(Exercise details):
Write out exactly, please, every line from the beginning of the entries to the line holding "KLASICKÉ OBDOBÍ KLASICKÉ", and no pictures.

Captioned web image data
※ ※ ※

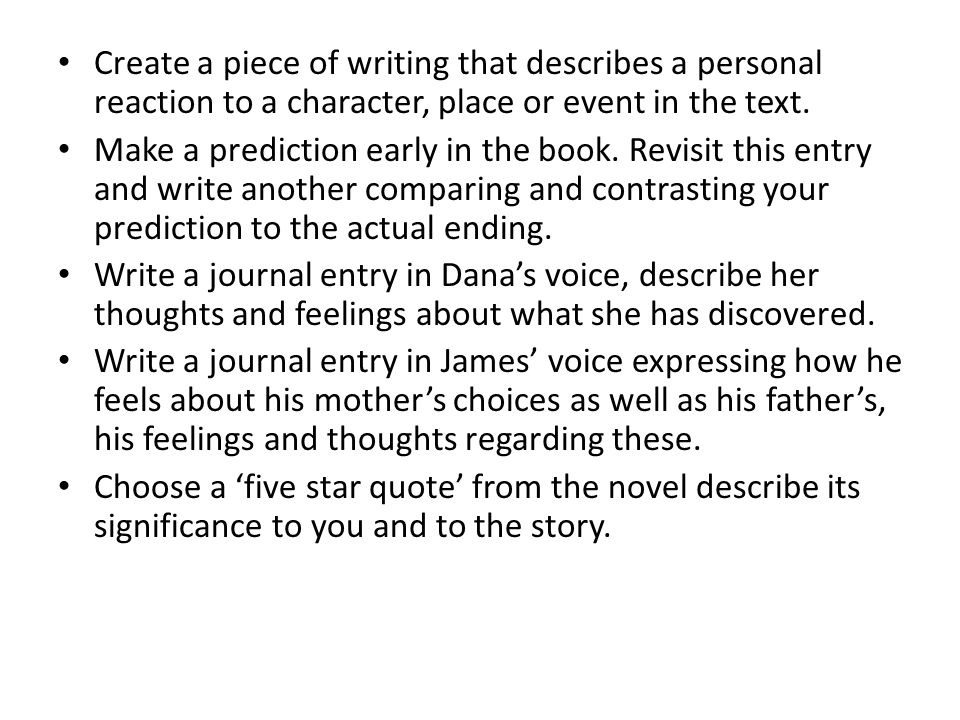 Create a piece of writing that describes a personal reaction to a character, place or event in the text. Make a prediction early in the book. Revisit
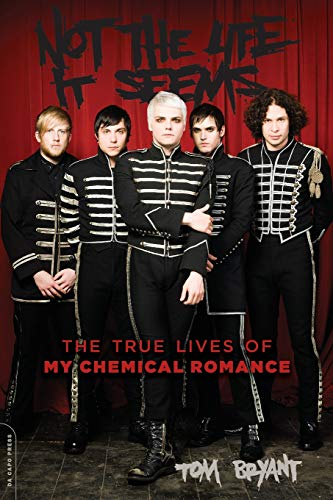 Not the Life It Seems The True Lives of My Chemical Romance [Bryant, Tom] (Tapa Blanda)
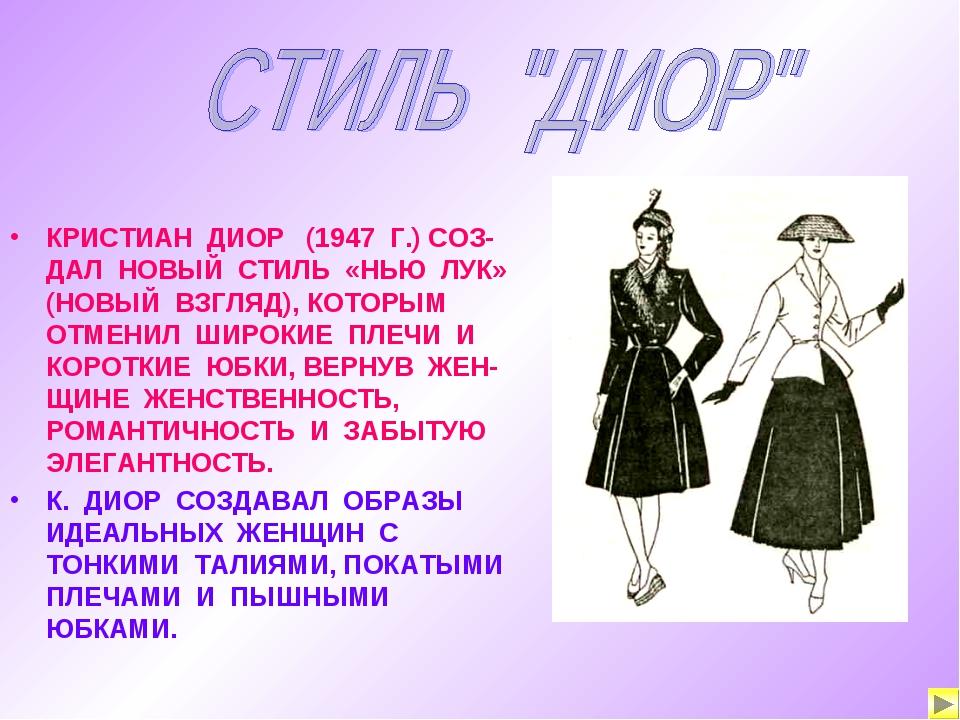 КРИСТИАН ДИОР (1947 Г.) СОЗ-ДАЛ НОВЫЙ СТИЛЬ «НЬЮ ЛУК» (НОВЫЙ ВЗГЛЯД), КОТОРЫМ...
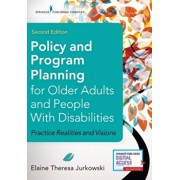 Policy and Program Planning for Older Adults and People with Disabilities, Second Edition: Practice Realities and Visions, Paperback/Elaine Jurkowski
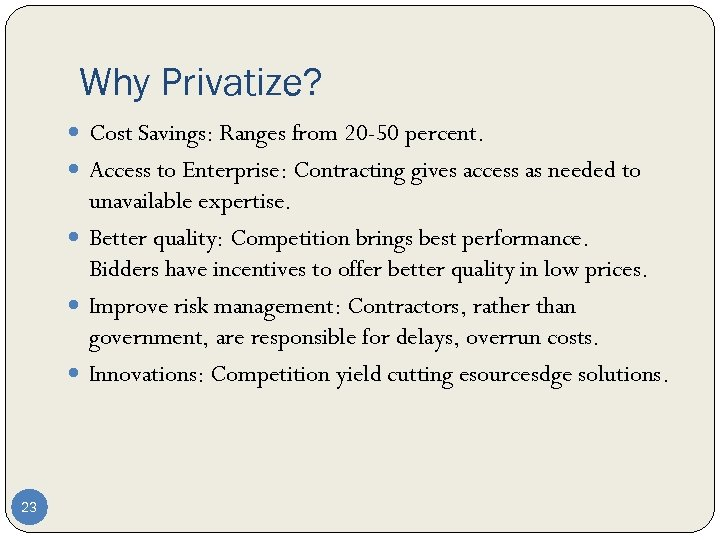 Why Privatize? Cost Savings: Ranges from 20 -50 percent. Access to Enterprise: Contracting gives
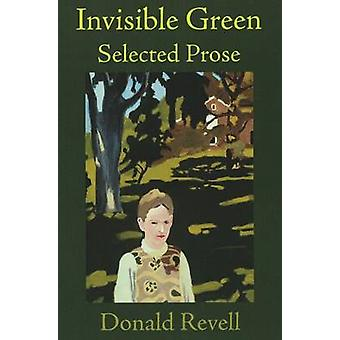 Invisible Green - Selected Prose by Donald Revell - 9781890650223 Book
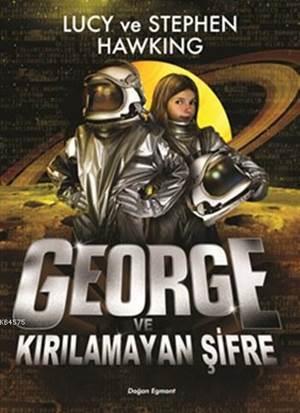 George ve Kırılamayan Şifre (Ciltli - 10+ Yaş); Evrene Açılan Gizli Anahtar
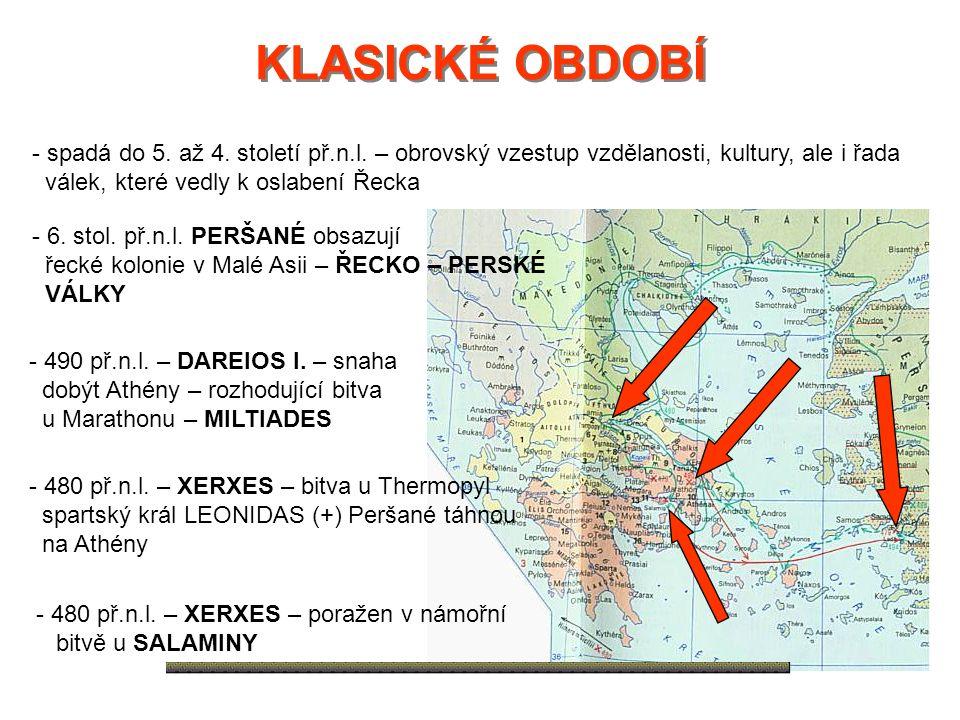 KLASICKÉ OBDOBÍ KLASICKÉ OBDOBÍ - spadá do 5. až 4. století př.n.l. – obrovský vzestup vzdělanosti, kultury, ale i řada válek, které vedly k oslabení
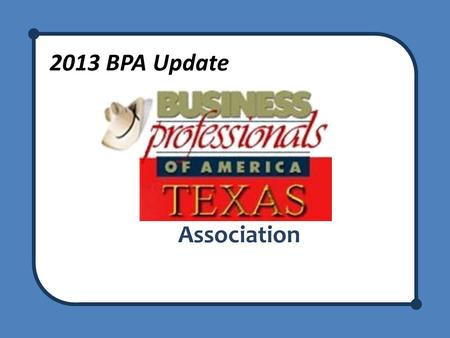 2013 BPA Update Association. BPA Update Welcome to the BPA Update! Meet your presenters Recognize any new advisors – We are here to support you!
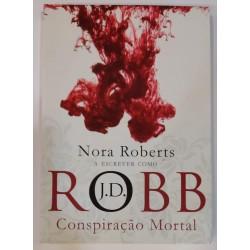J. D. Robb Conspiração Mortal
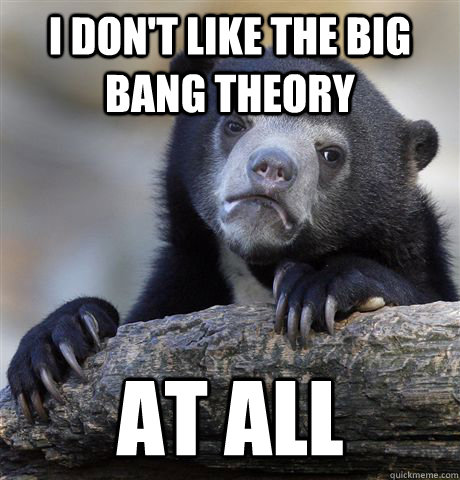 i dont like the big bang theory at all - Confession Bear
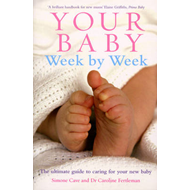 Produktbilde for Your Baby Week By Week - The ultimate guide to caring for your new baby - FULLY UPDATED JUNE 2018 (BOK)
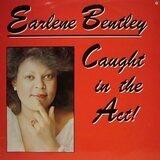 Caught In The Act! - Earlene Bentley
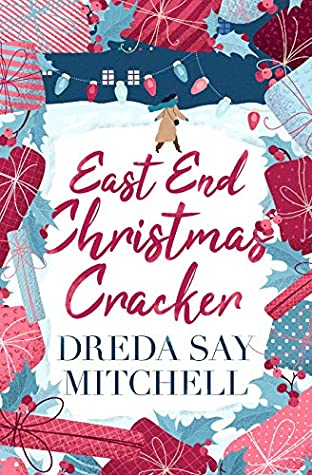 [PDF] [EPUB] East End Christmas Cracker: A festive thriller with gripping twists Download by Dreda Say Mitchell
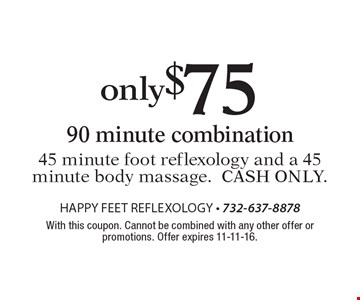 Only $75 90 minute combination. 45 minute foot reflexology and a 45 minute body massage.Cash only. With this coupon. Cannot be combined with any other offer or promotions. Offer expires 11-11-16.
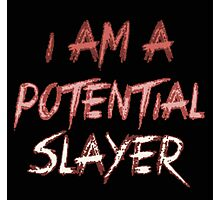 I am a potential slayer Photographic Print
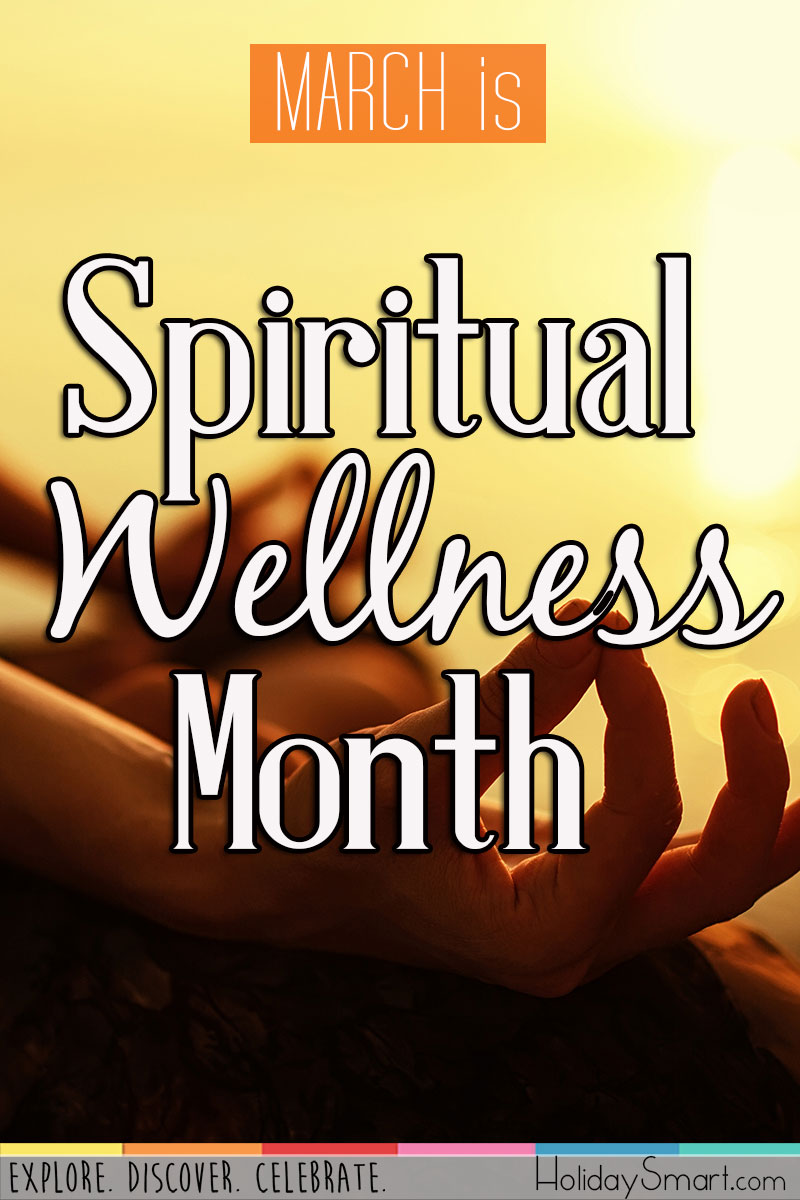 March is Spiritual Wellness Month
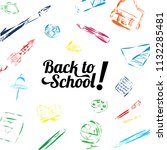 back to school. poster  banner  ... | Shutterstock .eps vector #1132285481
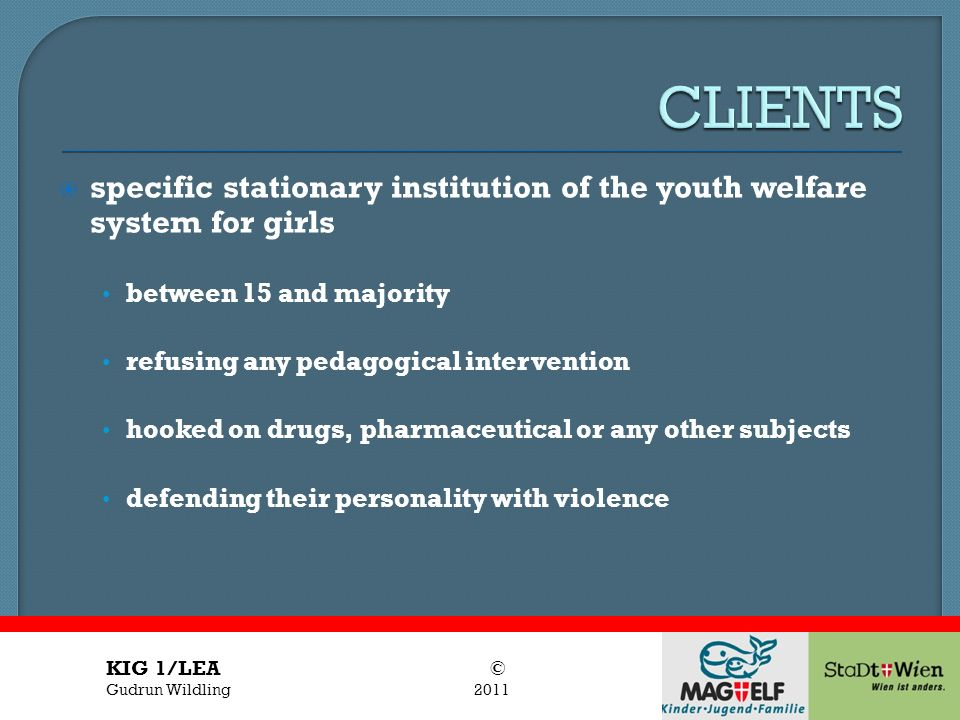 CLIENTS specific stationary institution of the youth welfare system for girls. between 15 and majority.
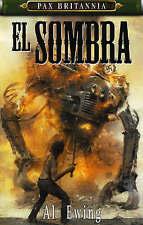 El Sombra (Pax Britannia), Al Ewing, New Book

※ ※ ※

(Response area):
 Create a piece of writing that describes a personal reaction to a character, place or event in the text. Make a prediction early in the book. Revisit
 Not the Life It Seems The True Lives of My Chemical Romance [Bryant, Tom] (Tapa Blanda)
 КРИСТИАН ДИОР (1947 Г.) СОЗ-ДАЛ НОВЫЙ СТИЛЬ «НЬЮ ЛУК» (НОВЫЙ ВЗГЛЯД), КОТОРЫМ...
 Policy and Program Planning for Older Adults and People with Disabilities, Second Edition: Practice Realities and Visions, Paperback/Elaine Jurkowski
 Why Privatize? Cost Savings: Ranges from 20 -50 percent. Access to Enterprise: Contracting gives
 Invisible Green - Selected Prose by Donald Revell - 9781890650223 Book
 George ve Kırılamayan Şifre (Ciltli - 10+ Yaş); Evrene Açılan Gizli Anahtar
 KLASICKÉ OBDOBÍ KLASICKÉ OBDOBÍ - spadá do 5. až 4. století př.n.l. – obrovský vzestup vzdělanosti, kultury, ale i řada válek, které vedly k oslabení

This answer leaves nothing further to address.